Follow adventurer Andrew Skurka
as he skis, hikes, and rafts 4,720 miles through eight national parks,
two major mountain ranges, and some of North America's wildest rivers in
Alaska and the Yukon from March to October. Read his blog updates here.
Spring has arrived in Alaska, at least by local standards. It may have been zero degrees this morning, but at least the days are getting really long, the weather is warmer and more stable, and the snow and ice are melting in the mid-day sun. This means the roads are getting muddy and the trails are littered with melting dog poop. Here the defining event of spring is when the rivers “break-up,” which entails violent clashing of house-sized ice chunks and destructive icejam-caused flooding.
I am looking forward to spring’s warmer weather and longer days. And I know that spring quickly leads into summer, a season that plays better to my backpacking expertise.

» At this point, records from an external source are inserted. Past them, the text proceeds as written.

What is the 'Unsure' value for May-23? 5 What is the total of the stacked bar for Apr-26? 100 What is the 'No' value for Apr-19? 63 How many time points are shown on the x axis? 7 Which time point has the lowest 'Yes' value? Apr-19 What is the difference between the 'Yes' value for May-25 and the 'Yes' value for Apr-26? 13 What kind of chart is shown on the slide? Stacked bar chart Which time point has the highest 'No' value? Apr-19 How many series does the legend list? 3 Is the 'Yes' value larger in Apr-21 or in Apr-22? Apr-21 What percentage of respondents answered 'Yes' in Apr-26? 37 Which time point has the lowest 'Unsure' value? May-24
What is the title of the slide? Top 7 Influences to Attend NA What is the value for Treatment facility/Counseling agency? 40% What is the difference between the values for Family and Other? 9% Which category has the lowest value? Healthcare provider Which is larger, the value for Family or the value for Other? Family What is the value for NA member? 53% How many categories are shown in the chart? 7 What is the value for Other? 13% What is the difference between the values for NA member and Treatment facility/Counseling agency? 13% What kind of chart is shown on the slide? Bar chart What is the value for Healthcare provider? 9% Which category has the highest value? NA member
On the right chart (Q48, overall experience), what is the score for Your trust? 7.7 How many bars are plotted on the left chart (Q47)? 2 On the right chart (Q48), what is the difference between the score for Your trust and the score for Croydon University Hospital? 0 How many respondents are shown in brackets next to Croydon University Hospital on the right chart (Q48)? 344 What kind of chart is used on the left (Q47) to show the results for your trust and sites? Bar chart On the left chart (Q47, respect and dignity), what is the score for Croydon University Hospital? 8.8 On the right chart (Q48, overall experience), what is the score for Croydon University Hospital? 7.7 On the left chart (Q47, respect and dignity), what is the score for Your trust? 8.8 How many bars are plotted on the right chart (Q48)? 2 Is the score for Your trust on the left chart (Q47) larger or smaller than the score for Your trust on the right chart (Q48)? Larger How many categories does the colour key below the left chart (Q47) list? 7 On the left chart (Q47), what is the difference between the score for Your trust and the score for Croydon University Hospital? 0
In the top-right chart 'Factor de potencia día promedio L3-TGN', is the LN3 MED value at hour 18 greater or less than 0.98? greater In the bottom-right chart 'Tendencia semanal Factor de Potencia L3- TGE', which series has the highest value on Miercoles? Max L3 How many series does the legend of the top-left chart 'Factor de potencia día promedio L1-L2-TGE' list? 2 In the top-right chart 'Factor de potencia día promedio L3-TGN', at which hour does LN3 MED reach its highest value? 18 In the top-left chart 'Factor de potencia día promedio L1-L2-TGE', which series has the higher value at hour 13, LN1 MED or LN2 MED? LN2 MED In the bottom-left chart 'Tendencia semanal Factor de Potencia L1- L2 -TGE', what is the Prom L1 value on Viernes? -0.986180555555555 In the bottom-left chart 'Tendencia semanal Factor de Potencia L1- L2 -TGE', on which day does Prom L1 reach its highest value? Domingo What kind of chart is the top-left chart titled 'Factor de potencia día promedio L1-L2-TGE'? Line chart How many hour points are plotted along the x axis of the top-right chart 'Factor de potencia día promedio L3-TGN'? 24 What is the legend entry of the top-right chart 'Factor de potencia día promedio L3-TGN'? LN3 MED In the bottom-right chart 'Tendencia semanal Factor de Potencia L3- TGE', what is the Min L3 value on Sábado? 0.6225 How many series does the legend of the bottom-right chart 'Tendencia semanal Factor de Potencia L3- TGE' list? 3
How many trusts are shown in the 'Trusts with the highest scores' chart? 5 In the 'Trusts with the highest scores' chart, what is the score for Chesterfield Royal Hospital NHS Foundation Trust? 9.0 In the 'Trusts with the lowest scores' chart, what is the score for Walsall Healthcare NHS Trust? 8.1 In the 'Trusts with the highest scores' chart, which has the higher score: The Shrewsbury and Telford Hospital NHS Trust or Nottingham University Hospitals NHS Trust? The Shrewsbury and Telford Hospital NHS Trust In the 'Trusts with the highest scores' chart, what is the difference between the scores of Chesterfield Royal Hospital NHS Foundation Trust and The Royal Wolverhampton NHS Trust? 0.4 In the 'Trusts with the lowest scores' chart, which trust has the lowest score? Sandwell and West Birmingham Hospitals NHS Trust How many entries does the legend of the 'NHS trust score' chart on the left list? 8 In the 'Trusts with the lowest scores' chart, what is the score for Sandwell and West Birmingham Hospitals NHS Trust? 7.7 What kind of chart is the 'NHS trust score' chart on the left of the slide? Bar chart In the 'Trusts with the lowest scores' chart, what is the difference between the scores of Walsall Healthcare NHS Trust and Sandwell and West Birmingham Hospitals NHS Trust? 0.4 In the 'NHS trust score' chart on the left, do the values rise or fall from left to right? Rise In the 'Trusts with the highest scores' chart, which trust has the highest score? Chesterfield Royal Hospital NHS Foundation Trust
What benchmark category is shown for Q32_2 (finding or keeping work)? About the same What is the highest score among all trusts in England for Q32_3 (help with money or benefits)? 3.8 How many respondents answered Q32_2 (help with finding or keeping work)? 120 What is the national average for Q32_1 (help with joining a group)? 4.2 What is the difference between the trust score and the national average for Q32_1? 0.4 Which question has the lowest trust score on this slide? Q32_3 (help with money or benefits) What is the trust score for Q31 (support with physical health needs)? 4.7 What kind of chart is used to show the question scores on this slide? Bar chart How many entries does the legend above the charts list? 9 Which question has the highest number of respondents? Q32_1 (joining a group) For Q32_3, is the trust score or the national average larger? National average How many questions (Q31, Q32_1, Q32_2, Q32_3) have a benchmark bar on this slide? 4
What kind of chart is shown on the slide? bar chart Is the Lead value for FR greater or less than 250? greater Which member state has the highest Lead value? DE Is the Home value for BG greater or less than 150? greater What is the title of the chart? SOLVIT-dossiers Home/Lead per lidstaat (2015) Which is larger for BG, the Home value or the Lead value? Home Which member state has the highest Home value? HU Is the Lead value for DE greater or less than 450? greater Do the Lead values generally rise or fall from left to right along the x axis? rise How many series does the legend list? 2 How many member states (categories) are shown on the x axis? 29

But there are reasons for me to be nervous about spring’s arrival.
* Cold-and-wet conditions. I’d much prefer it be zero degrees and snowing than 35 degrees and raining. It’s extremely difficult to function and stay comfortable in cold, wet conditions. This will be common all spring (and again in the fall).
* Water hazards. Snowmelt must go somewhere. In Alaska it often flows on the surface of still-frozen rivers and creeks, creating “overflow,” which can be either a few inches or a few feet deep. The rivers begin opening up, too--snowbridges will be harder to come by and fords of swift, ice-cold rivers will become more common.